* **Page extract**:
HTML::Toc Options Reference

attributeToExcludeToken

syntax:  $scalar
default: '-'

Token which marks an attribute value in a tokenBegin or insertionPoint token as an attribute value a token should not have to be marked as a ToC token. See also: Using attribute value as ToC entry.

attributeToTocToken

syntax:  $scalar
default: '@'

Token which marks an attribute in a tokenBegin token as an attribute which must be used as ToC text. See also: Using attribute value as ToC entry.

doLinkToToken

syntax:  [0|1]
default: 1

True (1) if ToC must be linked to tokens, False (0) if not. Note that 'HTML::TocInsertor' must be used to do the actual insertion of the anchor name within the source data.

doLinkToFile

syntax:  [0|1]
default: 0

True (1) if ToC must be linked to file, False (0) if not. In effect only when doLinkToToken equals True (1) and templateAnchorHrefBegin isn't specified.

doLinkToId

syntax:  [0|1]
default: 0

True (1) if ToC must be linked to tokens by using token ids. False (0) if ToC must be linked to tokens by using anchor names.

doNestGroup

syntax:  [0|1]
default: 0

True (1) if groups must be nested in the formatted ToC, False (0) if not. In effect only when multiple groups are specified within the tokenToToc setting. For an example, see Generate multiple groups in one ToC.

doNumberToken

syntax:  [0|1]
default: 0

True (1) if tokens which are used for the ToC generation must be numbered. This option may be specified both as a global ToC option or within a tokenToToc group. When specified within a tokenToToc option, the doNumberToken applies to that group only. For an example, see Specify an additional 'Part' group.

doSingleStepLevel

syntax:  [0|1]
default: 1

True (1) if levels of a formatted ToC must advance one level at a time. For example, when generating a ToC of a file with a missing '<h2>':

<h1>Chapter</h1>
<h3>Paragraph</h3>

By default, an empty indentation level will be inserted in the ToC:

<!-- Table of Contents generated by Perl - HTML::Toc -->
<ul>
   <li><a href=#h-1>Header 1</a>
   <ul>
      <ul>
         <li><a href=#h-1.0.1>Header 3</a>
      </ul>
   </ul>
</ul>
<!-- End of generated Table of Contents -->

After specifying:

$toc->setOptions({'doSingleStepLevel' => 0});

the ToC will not have an indentation level inserted for level 2:

<!-- Table of Contents generated by Perl - HTML::Toc -->
<ul>
   <li><a href=#h-1>Header 1</a>
   <ul>
         <li><a href=#h-1.0.1>Header 3</a>
   </ul>
</ul>
<!-- End of generated Table of Contents -->

fileSpec

syntax:  <regexp>
default: undef

Specifies which files should match the current level. Valid only if doLinkToFile equals 1. For an example, see Site map.

footer

syntax:  $scalar
default: "\n<!-- End of generated Table of Contents -->\n"

String to output at end of ToC.

* **Written exercise A**:
Name every option in the HTML::Toc options reference whose syntax is given as [0|1].
* **Written exercise B**:
Repeat the passage of the HTML::Toc options reference starting at "True (1) if groups" and ending at "in one ToC.".
* **Written exercise C**:
Write the next part of the HTML::Toc options reference, picking up after its last line.
The entries that come next have nothing to do with the HTML::Toc options reference.

* **Stored data**:
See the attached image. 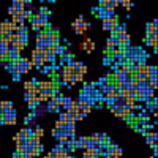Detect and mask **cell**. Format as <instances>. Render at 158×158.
<instances>
[{
  "instance_id": "1",
  "label": "cell",
  "mask_w": 158,
  "mask_h": 158,
  "mask_svg": "<svg viewBox=\"0 0 158 158\" xmlns=\"http://www.w3.org/2000/svg\"><path fill=\"white\" fill-rule=\"evenodd\" d=\"M85 18L84 16H79L73 24H71V29L74 30V33L76 35H84L85 32H87V29H85Z\"/></svg>"
},
{
  "instance_id": "2",
  "label": "cell",
  "mask_w": 158,
  "mask_h": 158,
  "mask_svg": "<svg viewBox=\"0 0 158 158\" xmlns=\"http://www.w3.org/2000/svg\"><path fill=\"white\" fill-rule=\"evenodd\" d=\"M2 123L15 125V123H16V111H15V109H10L8 112H3V114H2Z\"/></svg>"
},
{
  "instance_id": "3",
  "label": "cell",
  "mask_w": 158,
  "mask_h": 158,
  "mask_svg": "<svg viewBox=\"0 0 158 158\" xmlns=\"http://www.w3.org/2000/svg\"><path fill=\"white\" fill-rule=\"evenodd\" d=\"M36 18H38V21L41 22L44 27L46 25H49V11H48V8H40L38 10V13H36Z\"/></svg>"
},
{
  "instance_id": "4",
  "label": "cell",
  "mask_w": 158,
  "mask_h": 158,
  "mask_svg": "<svg viewBox=\"0 0 158 158\" xmlns=\"http://www.w3.org/2000/svg\"><path fill=\"white\" fill-rule=\"evenodd\" d=\"M115 27H117V18H108V19H103V29L108 30V32H115Z\"/></svg>"
},
{
  "instance_id": "5",
  "label": "cell",
  "mask_w": 158,
  "mask_h": 158,
  "mask_svg": "<svg viewBox=\"0 0 158 158\" xmlns=\"http://www.w3.org/2000/svg\"><path fill=\"white\" fill-rule=\"evenodd\" d=\"M19 56H21V52H19L15 46H8V49H6V59H8V60L16 62L18 59H21Z\"/></svg>"
},
{
  "instance_id": "6",
  "label": "cell",
  "mask_w": 158,
  "mask_h": 158,
  "mask_svg": "<svg viewBox=\"0 0 158 158\" xmlns=\"http://www.w3.org/2000/svg\"><path fill=\"white\" fill-rule=\"evenodd\" d=\"M95 15H97L98 18H101V21L115 16V15H114V11H109V10H106V8H97V10H95Z\"/></svg>"
},
{
  "instance_id": "7",
  "label": "cell",
  "mask_w": 158,
  "mask_h": 158,
  "mask_svg": "<svg viewBox=\"0 0 158 158\" xmlns=\"http://www.w3.org/2000/svg\"><path fill=\"white\" fill-rule=\"evenodd\" d=\"M79 49H84V51H87V52H94V49H95V43L92 41L90 38H85L84 41L79 44Z\"/></svg>"
},
{
  "instance_id": "8",
  "label": "cell",
  "mask_w": 158,
  "mask_h": 158,
  "mask_svg": "<svg viewBox=\"0 0 158 158\" xmlns=\"http://www.w3.org/2000/svg\"><path fill=\"white\" fill-rule=\"evenodd\" d=\"M144 135H146V141H147L149 146L156 149V133H153V131H146Z\"/></svg>"
},
{
  "instance_id": "9",
  "label": "cell",
  "mask_w": 158,
  "mask_h": 158,
  "mask_svg": "<svg viewBox=\"0 0 158 158\" xmlns=\"http://www.w3.org/2000/svg\"><path fill=\"white\" fill-rule=\"evenodd\" d=\"M30 21H32V29L35 30V32H43V29H44V25L41 24V22H40L38 21V18H36V15L35 16H30Z\"/></svg>"
},
{
  "instance_id": "10",
  "label": "cell",
  "mask_w": 158,
  "mask_h": 158,
  "mask_svg": "<svg viewBox=\"0 0 158 158\" xmlns=\"http://www.w3.org/2000/svg\"><path fill=\"white\" fill-rule=\"evenodd\" d=\"M32 111H33L32 114H33L35 117H40V115H43L44 112H48V106H46V104H41V103H38V104H36V106H35V108H33Z\"/></svg>"
},
{
  "instance_id": "11",
  "label": "cell",
  "mask_w": 158,
  "mask_h": 158,
  "mask_svg": "<svg viewBox=\"0 0 158 158\" xmlns=\"http://www.w3.org/2000/svg\"><path fill=\"white\" fill-rule=\"evenodd\" d=\"M146 43H147V46H150V48H153V49L156 51V46H158V35H147Z\"/></svg>"
},
{
  "instance_id": "12",
  "label": "cell",
  "mask_w": 158,
  "mask_h": 158,
  "mask_svg": "<svg viewBox=\"0 0 158 158\" xmlns=\"http://www.w3.org/2000/svg\"><path fill=\"white\" fill-rule=\"evenodd\" d=\"M156 25H158V21H156V19L147 24V35H158Z\"/></svg>"
},
{
  "instance_id": "13",
  "label": "cell",
  "mask_w": 158,
  "mask_h": 158,
  "mask_svg": "<svg viewBox=\"0 0 158 158\" xmlns=\"http://www.w3.org/2000/svg\"><path fill=\"white\" fill-rule=\"evenodd\" d=\"M73 103H74V100H73V98H70V97H65L63 104H62V108L65 109V112H68V111L73 108Z\"/></svg>"
},
{
  "instance_id": "14",
  "label": "cell",
  "mask_w": 158,
  "mask_h": 158,
  "mask_svg": "<svg viewBox=\"0 0 158 158\" xmlns=\"http://www.w3.org/2000/svg\"><path fill=\"white\" fill-rule=\"evenodd\" d=\"M11 22H13V24H15V25H16V27L19 29V27H22V25H24V22H25V21H24V19L21 18V13H16V15H15V16H13V19H11Z\"/></svg>"
},
{
  "instance_id": "15",
  "label": "cell",
  "mask_w": 158,
  "mask_h": 158,
  "mask_svg": "<svg viewBox=\"0 0 158 158\" xmlns=\"http://www.w3.org/2000/svg\"><path fill=\"white\" fill-rule=\"evenodd\" d=\"M46 106H48V111L49 112H59V109H60V106L56 103V100H49Z\"/></svg>"
},
{
  "instance_id": "16",
  "label": "cell",
  "mask_w": 158,
  "mask_h": 158,
  "mask_svg": "<svg viewBox=\"0 0 158 158\" xmlns=\"http://www.w3.org/2000/svg\"><path fill=\"white\" fill-rule=\"evenodd\" d=\"M36 81L35 79H32V81H27V82H24V89H25V92H33L35 89H36Z\"/></svg>"
},
{
  "instance_id": "17",
  "label": "cell",
  "mask_w": 158,
  "mask_h": 158,
  "mask_svg": "<svg viewBox=\"0 0 158 158\" xmlns=\"http://www.w3.org/2000/svg\"><path fill=\"white\" fill-rule=\"evenodd\" d=\"M115 46H118V44H117V41H115L114 35H111V36L108 38V41H106V49H108V51H112Z\"/></svg>"
},
{
  "instance_id": "18",
  "label": "cell",
  "mask_w": 158,
  "mask_h": 158,
  "mask_svg": "<svg viewBox=\"0 0 158 158\" xmlns=\"http://www.w3.org/2000/svg\"><path fill=\"white\" fill-rule=\"evenodd\" d=\"M10 109H13V104H11V101H2L0 103V112H8Z\"/></svg>"
},
{
  "instance_id": "19",
  "label": "cell",
  "mask_w": 158,
  "mask_h": 158,
  "mask_svg": "<svg viewBox=\"0 0 158 158\" xmlns=\"http://www.w3.org/2000/svg\"><path fill=\"white\" fill-rule=\"evenodd\" d=\"M82 158H98V153L95 150H92V149H85Z\"/></svg>"
},
{
  "instance_id": "20",
  "label": "cell",
  "mask_w": 158,
  "mask_h": 158,
  "mask_svg": "<svg viewBox=\"0 0 158 158\" xmlns=\"http://www.w3.org/2000/svg\"><path fill=\"white\" fill-rule=\"evenodd\" d=\"M33 136L38 138V139H41V138L44 136V130H43L41 127H35V128H33Z\"/></svg>"
},
{
  "instance_id": "21",
  "label": "cell",
  "mask_w": 158,
  "mask_h": 158,
  "mask_svg": "<svg viewBox=\"0 0 158 158\" xmlns=\"http://www.w3.org/2000/svg\"><path fill=\"white\" fill-rule=\"evenodd\" d=\"M13 8H15L18 13H21V11H24L25 10V6H24V3H21V2H18V0H13V5H11Z\"/></svg>"
},
{
  "instance_id": "22",
  "label": "cell",
  "mask_w": 158,
  "mask_h": 158,
  "mask_svg": "<svg viewBox=\"0 0 158 158\" xmlns=\"http://www.w3.org/2000/svg\"><path fill=\"white\" fill-rule=\"evenodd\" d=\"M59 122H62V123H70V115H68V112H62L60 114V117H59Z\"/></svg>"
},
{
  "instance_id": "23",
  "label": "cell",
  "mask_w": 158,
  "mask_h": 158,
  "mask_svg": "<svg viewBox=\"0 0 158 158\" xmlns=\"http://www.w3.org/2000/svg\"><path fill=\"white\" fill-rule=\"evenodd\" d=\"M35 118H36V117H35L33 114H30V115H27V117H25V120H24V122H25V123H27V125L30 127V125H33V123H35Z\"/></svg>"
},
{
  "instance_id": "24",
  "label": "cell",
  "mask_w": 158,
  "mask_h": 158,
  "mask_svg": "<svg viewBox=\"0 0 158 158\" xmlns=\"http://www.w3.org/2000/svg\"><path fill=\"white\" fill-rule=\"evenodd\" d=\"M118 3H120L122 6H125L127 10H130L131 6H133V3H131V0H120V2H118Z\"/></svg>"
},
{
  "instance_id": "25",
  "label": "cell",
  "mask_w": 158,
  "mask_h": 158,
  "mask_svg": "<svg viewBox=\"0 0 158 158\" xmlns=\"http://www.w3.org/2000/svg\"><path fill=\"white\" fill-rule=\"evenodd\" d=\"M5 68H6L8 71H11V73H13V68H15V62H13V60L5 62Z\"/></svg>"
},
{
  "instance_id": "26",
  "label": "cell",
  "mask_w": 158,
  "mask_h": 158,
  "mask_svg": "<svg viewBox=\"0 0 158 158\" xmlns=\"http://www.w3.org/2000/svg\"><path fill=\"white\" fill-rule=\"evenodd\" d=\"M30 16H32V13L30 11H27V10H24V11H21V18L25 21V19H30Z\"/></svg>"
},
{
  "instance_id": "27",
  "label": "cell",
  "mask_w": 158,
  "mask_h": 158,
  "mask_svg": "<svg viewBox=\"0 0 158 158\" xmlns=\"http://www.w3.org/2000/svg\"><path fill=\"white\" fill-rule=\"evenodd\" d=\"M85 73H87V67H85L84 63H81V65H79V74H82V76H84Z\"/></svg>"
},
{
  "instance_id": "28",
  "label": "cell",
  "mask_w": 158,
  "mask_h": 158,
  "mask_svg": "<svg viewBox=\"0 0 158 158\" xmlns=\"http://www.w3.org/2000/svg\"><path fill=\"white\" fill-rule=\"evenodd\" d=\"M114 155H115L117 158H120V156H122V149H120V147H117L115 152H114Z\"/></svg>"
},
{
  "instance_id": "29",
  "label": "cell",
  "mask_w": 158,
  "mask_h": 158,
  "mask_svg": "<svg viewBox=\"0 0 158 158\" xmlns=\"http://www.w3.org/2000/svg\"><path fill=\"white\" fill-rule=\"evenodd\" d=\"M8 13H10V15H11V16H15V15H16V13H18V11H16L15 8H13V6H11V8L8 10Z\"/></svg>"
},
{
  "instance_id": "30",
  "label": "cell",
  "mask_w": 158,
  "mask_h": 158,
  "mask_svg": "<svg viewBox=\"0 0 158 158\" xmlns=\"http://www.w3.org/2000/svg\"><path fill=\"white\" fill-rule=\"evenodd\" d=\"M19 77H21L19 73H13V79H15V81H19Z\"/></svg>"
},
{
  "instance_id": "31",
  "label": "cell",
  "mask_w": 158,
  "mask_h": 158,
  "mask_svg": "<svg viewBox=\"0 0 158 158\" xmlns=\"http://www.w3.org/2000/svg\"><path fill=\"white\" fill-rule=\"evenodd\" d=\"M104 63L109 65V63H111V57H106V59H104Z\"/></svg>"
},
{
  "instance_id": "32",
  "label": "cell",
  "mask_w": 158,
  "mask_h": 158,
  "mask_svg": "<svg viewBox=\"0 0 158 158\" xmlns=\"http://www.w3.org/2000/svg\"><path fill=\"white\" fill-rule=\"evenodd\" d=\"M13 158H21V155L18 152H15V155H13Z\"/></svg>"
},
{
  "instance_id": "33",
  "label": "cell",
  "mask_w": 158,
  "mask_h": 158,
  "mask_svg": "<svg viewBox=\"0 0 158 158\" xmlns=\"http://www.w3.org/2000/svg\"><path fill=\"white\" fill-rule=\"evenodd\" d=\"M44 158H52V153H48V155H46Z\"/></svg>"
},
{
  "instance_id": "34",
  "label": "cell",
  "mask_w": 158,
  "mask_h": 158,
  "mask_svg": "<svg viewBox=\"0 0 158 158\" xmlns=\"http://www.w3.org/2000/svg\"><path fill=\"white\" fill-rule=\"evenodd\" d=\"M0 125H2V115H0Z\"/></svg>"
},
{
  "instance_id": "35",
  "label": "cell",
  "mask_w": 158,
  "mask_h": 158,
  "mask_svg": "<svg viewBox=\"0 0 158 158\" xmlns=\"http://www.w3.org/2000/svg\"><path fill=\"white\" fill-rule=\"evenodd\" d=\"M152 158H155V156H152Z\"/></svg>"
}]
</instances>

* **Task answer A**:
doLinkToToken, doLinkToFile, doLinkToId, doNestGroup, doNumberToken, doSingleStepLevel

* **Task answer B**:
True (1) if groups must be nested in the formatted ToC, False (0) if not. In effect only when multiple groups are specified within the tokenToToc setting. For an example, see Generate multiple groups in one ToC.

* **Task answer C**:
groupId

syntax:  $scalar
default: 'h'

Sets the group id attribute of a tokenGroup. With this attribute it's possible to divide the ToC into multiple groups. Each group has its own numbering scheme. For example, to generate a ToC of both normal headings and 'appendix' headings, specify the following ToC settings:

$toc->setOptions({
   'tokenToToc' => [{
          'tokenBegin' => '<h1 class=-appendix>'
       }, {
          'groupId' => 'appendix',
          'tokenBegin' => '<h1 class=appendix>'
   }]
});

groupToToc

syntax:  <regexp>
default: '.*'

Determines which groups to use for generating the ToC. For example, to create a ToC for groups [a-b] only, specify:

'groupToToc => '[a-b]'

This option is evaluated during both ToC generation and ToC formatting. This enables you to generate a ToC of all groups, but - after generating - format only specified groups:

$toc->setOptions({'groupToToc' => '.*'});
$tocGenerator->generateToc($toc, ...);
    # Get ToC of all groups
$fullToc = $toc->format();
    # Get ToC of 'appendix' group only
$toc->setOptions({'groupToToc' => 'appendix'});
$appendixToc = $toc->format();

header

syntax:  $scalar
default: "\n<!-- Table of Contents generated by Perl - HTML::Toc -->\n"

String to output at begin of ToC.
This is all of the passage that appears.